[Scene-based spatial questions]
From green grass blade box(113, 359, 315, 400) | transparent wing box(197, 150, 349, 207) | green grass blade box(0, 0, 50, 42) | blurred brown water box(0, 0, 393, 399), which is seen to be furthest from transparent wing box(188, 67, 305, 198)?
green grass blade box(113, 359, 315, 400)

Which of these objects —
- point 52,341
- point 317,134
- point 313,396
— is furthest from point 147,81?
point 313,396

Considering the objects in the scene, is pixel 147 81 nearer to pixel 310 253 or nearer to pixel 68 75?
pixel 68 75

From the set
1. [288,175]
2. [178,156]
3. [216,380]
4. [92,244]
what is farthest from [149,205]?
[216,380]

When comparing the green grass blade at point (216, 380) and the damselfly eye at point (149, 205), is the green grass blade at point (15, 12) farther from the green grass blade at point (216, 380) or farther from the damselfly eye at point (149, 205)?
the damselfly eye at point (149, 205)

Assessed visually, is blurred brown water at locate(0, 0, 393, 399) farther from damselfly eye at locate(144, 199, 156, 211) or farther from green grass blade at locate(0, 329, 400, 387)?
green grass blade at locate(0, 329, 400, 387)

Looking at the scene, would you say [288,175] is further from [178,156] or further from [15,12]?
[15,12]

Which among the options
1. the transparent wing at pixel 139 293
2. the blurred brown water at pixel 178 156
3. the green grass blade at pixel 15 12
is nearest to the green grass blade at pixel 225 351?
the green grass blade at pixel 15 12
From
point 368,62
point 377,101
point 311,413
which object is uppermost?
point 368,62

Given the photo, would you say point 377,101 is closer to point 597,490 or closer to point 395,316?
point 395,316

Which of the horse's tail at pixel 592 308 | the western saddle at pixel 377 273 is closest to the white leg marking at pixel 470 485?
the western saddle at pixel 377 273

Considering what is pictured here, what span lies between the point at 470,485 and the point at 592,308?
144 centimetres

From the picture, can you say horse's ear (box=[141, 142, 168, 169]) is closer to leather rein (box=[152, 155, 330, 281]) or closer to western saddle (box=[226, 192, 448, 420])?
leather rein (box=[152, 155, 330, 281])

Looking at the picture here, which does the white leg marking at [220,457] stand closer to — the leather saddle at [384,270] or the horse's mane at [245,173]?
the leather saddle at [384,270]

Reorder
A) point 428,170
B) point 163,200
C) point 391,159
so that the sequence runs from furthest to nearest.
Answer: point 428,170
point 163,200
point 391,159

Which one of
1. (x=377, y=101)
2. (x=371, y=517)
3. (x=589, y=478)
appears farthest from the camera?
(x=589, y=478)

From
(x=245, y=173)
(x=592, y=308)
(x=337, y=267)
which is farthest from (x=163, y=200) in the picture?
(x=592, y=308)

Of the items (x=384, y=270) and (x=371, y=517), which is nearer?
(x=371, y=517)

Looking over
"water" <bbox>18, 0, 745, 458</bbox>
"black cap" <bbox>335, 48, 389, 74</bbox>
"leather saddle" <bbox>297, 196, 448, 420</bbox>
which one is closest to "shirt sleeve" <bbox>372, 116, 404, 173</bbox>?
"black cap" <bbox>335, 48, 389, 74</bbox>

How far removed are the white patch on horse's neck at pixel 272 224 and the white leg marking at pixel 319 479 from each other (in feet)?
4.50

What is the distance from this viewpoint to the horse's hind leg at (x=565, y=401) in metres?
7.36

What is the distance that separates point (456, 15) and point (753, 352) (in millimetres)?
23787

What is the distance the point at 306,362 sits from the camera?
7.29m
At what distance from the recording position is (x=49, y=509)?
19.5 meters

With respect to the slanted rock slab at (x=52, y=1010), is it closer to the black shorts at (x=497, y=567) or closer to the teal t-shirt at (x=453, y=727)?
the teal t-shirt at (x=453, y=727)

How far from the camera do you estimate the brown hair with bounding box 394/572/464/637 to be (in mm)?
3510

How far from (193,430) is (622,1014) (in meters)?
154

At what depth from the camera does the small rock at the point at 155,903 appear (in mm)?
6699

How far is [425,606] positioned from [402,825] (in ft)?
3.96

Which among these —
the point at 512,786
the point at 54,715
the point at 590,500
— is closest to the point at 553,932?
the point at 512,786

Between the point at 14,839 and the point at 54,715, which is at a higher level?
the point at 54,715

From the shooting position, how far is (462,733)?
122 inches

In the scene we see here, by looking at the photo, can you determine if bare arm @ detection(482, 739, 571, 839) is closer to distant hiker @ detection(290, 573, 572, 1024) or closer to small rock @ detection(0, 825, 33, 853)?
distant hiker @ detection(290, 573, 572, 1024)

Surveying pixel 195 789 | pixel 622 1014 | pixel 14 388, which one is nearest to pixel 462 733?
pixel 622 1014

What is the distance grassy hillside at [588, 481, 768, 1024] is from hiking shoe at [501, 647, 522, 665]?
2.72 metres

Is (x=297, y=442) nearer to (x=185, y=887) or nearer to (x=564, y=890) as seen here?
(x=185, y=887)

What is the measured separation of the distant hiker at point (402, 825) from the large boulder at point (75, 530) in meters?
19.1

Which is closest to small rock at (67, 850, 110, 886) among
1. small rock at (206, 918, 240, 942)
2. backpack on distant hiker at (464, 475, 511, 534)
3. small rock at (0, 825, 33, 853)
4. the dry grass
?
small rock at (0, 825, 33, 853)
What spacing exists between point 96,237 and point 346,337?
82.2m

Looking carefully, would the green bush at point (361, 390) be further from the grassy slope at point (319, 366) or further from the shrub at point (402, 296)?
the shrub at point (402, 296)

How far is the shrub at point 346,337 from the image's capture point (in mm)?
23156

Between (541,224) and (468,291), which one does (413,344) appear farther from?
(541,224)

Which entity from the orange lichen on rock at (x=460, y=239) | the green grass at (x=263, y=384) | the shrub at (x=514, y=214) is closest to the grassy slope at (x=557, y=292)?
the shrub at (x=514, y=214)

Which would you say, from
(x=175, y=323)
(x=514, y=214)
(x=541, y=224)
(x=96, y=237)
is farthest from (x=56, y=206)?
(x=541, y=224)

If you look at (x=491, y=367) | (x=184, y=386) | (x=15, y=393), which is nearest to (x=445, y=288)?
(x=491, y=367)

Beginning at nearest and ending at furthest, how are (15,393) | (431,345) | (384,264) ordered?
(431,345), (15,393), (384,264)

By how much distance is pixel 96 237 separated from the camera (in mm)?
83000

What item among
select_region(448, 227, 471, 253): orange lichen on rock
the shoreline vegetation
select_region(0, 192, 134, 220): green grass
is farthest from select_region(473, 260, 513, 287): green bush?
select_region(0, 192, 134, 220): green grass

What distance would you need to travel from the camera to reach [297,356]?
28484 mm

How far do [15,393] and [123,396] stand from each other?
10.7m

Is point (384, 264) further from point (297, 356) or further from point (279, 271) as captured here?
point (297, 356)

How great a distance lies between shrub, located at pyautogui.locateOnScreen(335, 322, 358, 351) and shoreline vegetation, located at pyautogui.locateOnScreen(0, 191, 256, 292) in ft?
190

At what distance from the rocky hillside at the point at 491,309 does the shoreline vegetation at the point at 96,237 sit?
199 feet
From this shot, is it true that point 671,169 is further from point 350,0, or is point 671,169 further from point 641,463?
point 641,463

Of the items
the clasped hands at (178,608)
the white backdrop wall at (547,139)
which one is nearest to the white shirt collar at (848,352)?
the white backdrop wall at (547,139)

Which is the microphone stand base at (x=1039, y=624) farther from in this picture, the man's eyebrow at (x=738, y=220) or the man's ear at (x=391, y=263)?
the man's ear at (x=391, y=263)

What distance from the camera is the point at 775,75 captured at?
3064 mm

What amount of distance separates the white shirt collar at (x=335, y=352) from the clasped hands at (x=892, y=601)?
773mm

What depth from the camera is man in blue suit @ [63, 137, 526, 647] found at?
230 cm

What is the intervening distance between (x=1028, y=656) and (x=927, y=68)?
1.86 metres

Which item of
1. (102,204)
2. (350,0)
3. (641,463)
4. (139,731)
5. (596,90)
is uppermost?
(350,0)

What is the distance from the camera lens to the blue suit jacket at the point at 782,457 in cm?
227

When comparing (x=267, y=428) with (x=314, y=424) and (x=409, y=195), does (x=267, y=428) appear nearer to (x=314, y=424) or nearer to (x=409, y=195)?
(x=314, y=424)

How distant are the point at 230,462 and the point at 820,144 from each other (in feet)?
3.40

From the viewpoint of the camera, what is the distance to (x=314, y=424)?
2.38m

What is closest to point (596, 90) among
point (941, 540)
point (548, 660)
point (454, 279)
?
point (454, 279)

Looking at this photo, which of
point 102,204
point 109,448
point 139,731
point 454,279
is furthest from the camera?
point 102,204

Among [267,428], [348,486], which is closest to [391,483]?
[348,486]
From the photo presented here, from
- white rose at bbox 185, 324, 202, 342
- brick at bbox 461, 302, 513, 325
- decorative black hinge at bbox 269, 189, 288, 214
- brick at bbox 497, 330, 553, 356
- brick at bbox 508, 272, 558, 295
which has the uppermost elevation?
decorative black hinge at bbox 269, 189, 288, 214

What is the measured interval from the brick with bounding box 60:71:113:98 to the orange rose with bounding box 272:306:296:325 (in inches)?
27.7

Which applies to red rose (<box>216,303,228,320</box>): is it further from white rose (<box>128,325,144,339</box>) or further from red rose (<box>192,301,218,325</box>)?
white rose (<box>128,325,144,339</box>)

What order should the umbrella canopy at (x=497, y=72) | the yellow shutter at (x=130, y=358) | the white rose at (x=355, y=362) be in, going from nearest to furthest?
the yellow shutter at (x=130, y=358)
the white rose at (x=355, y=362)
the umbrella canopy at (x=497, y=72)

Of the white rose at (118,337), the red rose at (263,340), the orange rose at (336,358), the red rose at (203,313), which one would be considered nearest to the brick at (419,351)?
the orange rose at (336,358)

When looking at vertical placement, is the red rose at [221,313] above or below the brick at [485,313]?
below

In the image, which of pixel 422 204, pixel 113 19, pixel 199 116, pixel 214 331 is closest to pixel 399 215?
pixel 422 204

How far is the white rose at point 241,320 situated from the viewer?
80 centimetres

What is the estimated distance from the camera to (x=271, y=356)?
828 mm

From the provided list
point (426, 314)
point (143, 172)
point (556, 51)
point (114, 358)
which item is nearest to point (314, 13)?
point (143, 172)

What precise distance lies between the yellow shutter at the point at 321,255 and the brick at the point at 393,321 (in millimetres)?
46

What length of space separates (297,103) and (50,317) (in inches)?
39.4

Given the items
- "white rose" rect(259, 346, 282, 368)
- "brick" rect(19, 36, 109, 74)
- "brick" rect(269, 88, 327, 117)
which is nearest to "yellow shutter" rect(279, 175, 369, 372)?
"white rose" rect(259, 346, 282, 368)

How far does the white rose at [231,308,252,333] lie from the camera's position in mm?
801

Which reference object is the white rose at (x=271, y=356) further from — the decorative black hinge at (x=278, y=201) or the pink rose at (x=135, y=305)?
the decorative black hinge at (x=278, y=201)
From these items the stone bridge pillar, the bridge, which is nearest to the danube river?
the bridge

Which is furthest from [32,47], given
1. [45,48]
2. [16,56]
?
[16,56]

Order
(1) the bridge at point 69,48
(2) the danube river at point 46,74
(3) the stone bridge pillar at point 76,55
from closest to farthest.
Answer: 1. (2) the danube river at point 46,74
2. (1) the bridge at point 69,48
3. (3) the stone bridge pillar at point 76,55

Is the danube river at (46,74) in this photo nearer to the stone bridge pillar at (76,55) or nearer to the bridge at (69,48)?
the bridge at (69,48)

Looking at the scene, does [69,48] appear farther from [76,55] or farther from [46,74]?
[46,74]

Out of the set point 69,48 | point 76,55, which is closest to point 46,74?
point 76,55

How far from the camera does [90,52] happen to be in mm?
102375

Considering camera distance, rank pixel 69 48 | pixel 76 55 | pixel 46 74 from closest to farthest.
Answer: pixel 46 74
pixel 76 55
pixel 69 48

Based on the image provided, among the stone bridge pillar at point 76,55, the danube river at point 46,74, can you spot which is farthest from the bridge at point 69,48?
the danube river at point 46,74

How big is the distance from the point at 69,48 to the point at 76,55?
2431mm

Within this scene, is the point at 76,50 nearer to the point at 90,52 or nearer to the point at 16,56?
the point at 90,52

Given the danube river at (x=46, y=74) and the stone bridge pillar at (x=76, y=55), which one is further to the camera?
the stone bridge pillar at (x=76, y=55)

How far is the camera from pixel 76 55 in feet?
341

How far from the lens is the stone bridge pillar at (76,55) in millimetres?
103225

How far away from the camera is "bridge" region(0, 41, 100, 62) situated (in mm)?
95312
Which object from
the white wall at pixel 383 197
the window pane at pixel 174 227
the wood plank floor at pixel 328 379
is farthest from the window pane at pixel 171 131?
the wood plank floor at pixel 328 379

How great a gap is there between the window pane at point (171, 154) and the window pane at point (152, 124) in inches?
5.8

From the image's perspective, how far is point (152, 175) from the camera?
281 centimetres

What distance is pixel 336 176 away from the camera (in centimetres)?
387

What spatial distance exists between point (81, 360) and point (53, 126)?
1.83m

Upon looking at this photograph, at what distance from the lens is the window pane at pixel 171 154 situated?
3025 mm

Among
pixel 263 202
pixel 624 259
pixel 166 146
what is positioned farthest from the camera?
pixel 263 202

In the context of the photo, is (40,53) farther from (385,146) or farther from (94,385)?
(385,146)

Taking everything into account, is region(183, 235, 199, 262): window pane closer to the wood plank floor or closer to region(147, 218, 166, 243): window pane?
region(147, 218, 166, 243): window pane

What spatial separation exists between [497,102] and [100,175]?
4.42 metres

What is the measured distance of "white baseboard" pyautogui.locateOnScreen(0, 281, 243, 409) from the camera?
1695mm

Task prompt:
Reproduce the lines word for word, starting at the one holding "Given the danube" and ending at the final line of the material above.

Solution to the problem:
Given the danube river at (x=46, y=74) and the stone bridge pillar at (x=76, y=55), which one is further to the camera?
the stone bridge pillar at (x=76, y=55)

How far is the camera from pixel 76 55 in feet?
341

How far from the lens is the stone bridge pillar at (76,55) in millimetres?
103225

How far away from the camera is "bridge" region(0, 41, 100, 62) situated (in mm)?
95312
Which object from
the white wall at pixel 383 197
the window pane at pixel 174 227
the wood plank floor at pixel 328 379
is farthest from the window pane at pixel 171 131?
the wood plank floor at pixel 328 379

How great a gap is there between the window pane at point (171, 154) and the window pane at point (152, 124) in inches?
5.8

From the image's perspective, how far is point (152, 175) from the camera?
281 centimetres

What distance is pixel 336 176 away from the camera (in centimetres)?
387

What spatial distance exists between point (81, 360) and point (53, 126)?
1.83m

Upon looking at this photograph, at what distance from the lens is the window pane at pixel 171 154 situated?
3025 mm

Among
pixel 263 202
pixel 624 259
pixel 166 146
what is positioned farthest from the camera?
pixel 263 202

In the context of the photo, is (40,53) farther from (385,146) or farther from (94,385)?
(385,146)

Taking everything into account, is region(183, 235, 199, 262): window pane closer to the wood plank floor or closer to region(147, 218, 166, 243): window pane?
region(147, 218, 166, 243): window pane

What spatial separation exists between [497,102] and [100,175]?
4.42 metres

What is the measured distance of "white baseboard" pyautogui.locateOnScreen(0, 281, 243, 409) from the camera?
1695mm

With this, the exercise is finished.